What people like Google's Schmidt desperately want to discover is a generalised way of detecting fake news. They believe in their hearts that climate skepticism for example is as nutty as thinking the moon landings were faked, but they have so far failed to find a common marker which allows their personal prejudices to be confirmed as objective reality.

Google could and likely does simply impose their prejudices, explicitly demoting climate skeptic articles and specific websites to the bottom of their list - but they feel guilty about doing this, because they know imposing their personal views on the search algorithm is cheating.
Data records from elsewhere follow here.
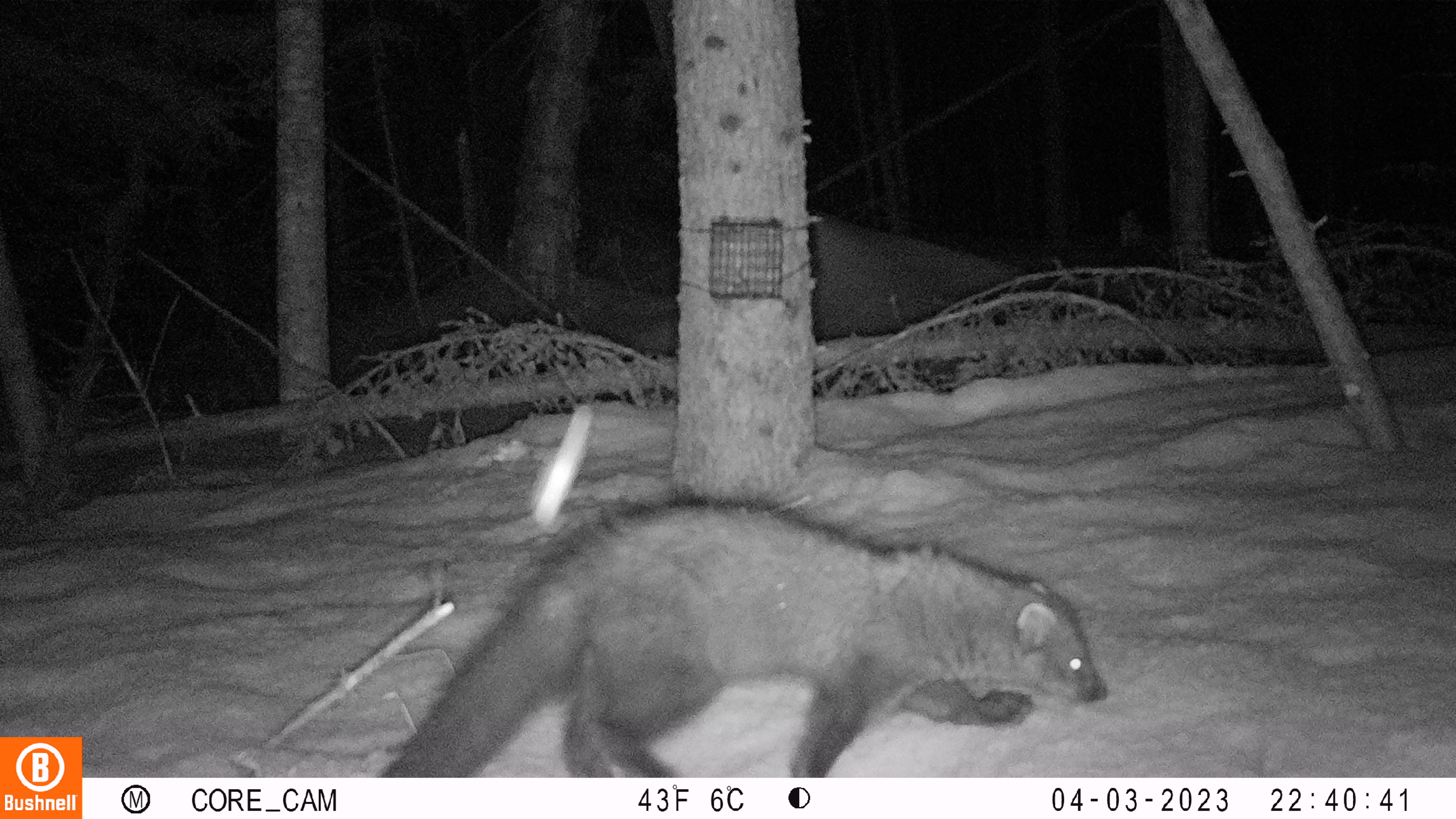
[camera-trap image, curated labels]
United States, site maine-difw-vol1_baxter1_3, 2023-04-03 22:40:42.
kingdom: Animalia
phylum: Chordata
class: Mammalia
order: Carnivora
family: Mustelidae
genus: Pekania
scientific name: Pekania pennanti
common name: fisher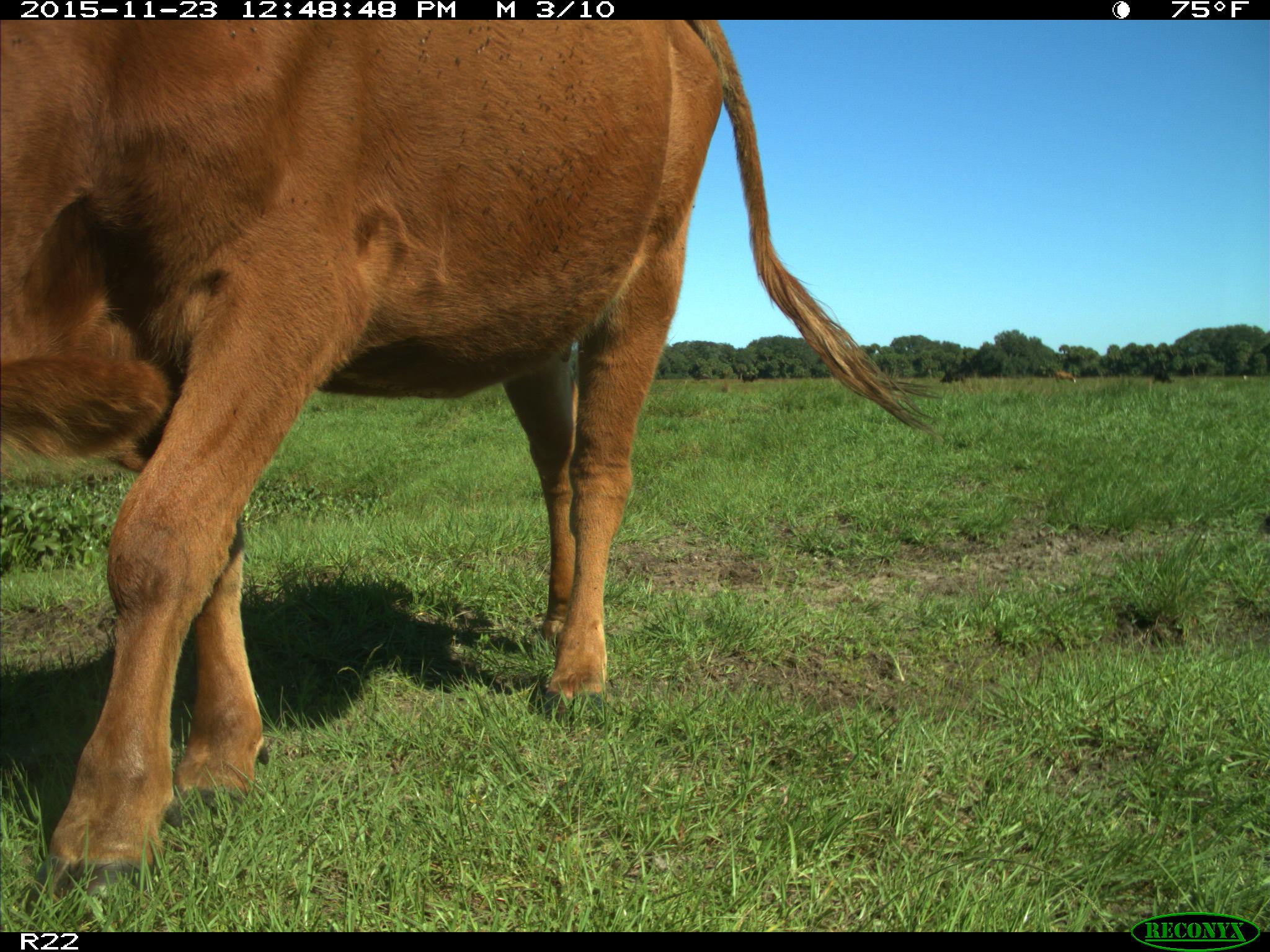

Explicitly imposing personal prejudices on their search ranking algorithm forces Google to admit to themselves that those views are prejudices. It bothers them that they have not yet discovered a way to objectively justify those prejudices by applying a generalised filter to their underlying data.

To put it another way, in the case of climate skepticism I suspect Google's problem is they have discovered there are lots of published mainstream peer reviewed papers which support climate skeptic positions. This is likely messing up their efforts to classify climate skepticism as not being part of mainstream science.

The mounting evidence US tech giants are refusing to accept is that their Silicon Valley monoculture might be wrong about a few issues. They will likely continue to burn millions of dollars worth of software developer time chasing unicorns, because as long as they can convince themselves they are working on a solution, they don't have to admit to themselves that they might have made a mistake.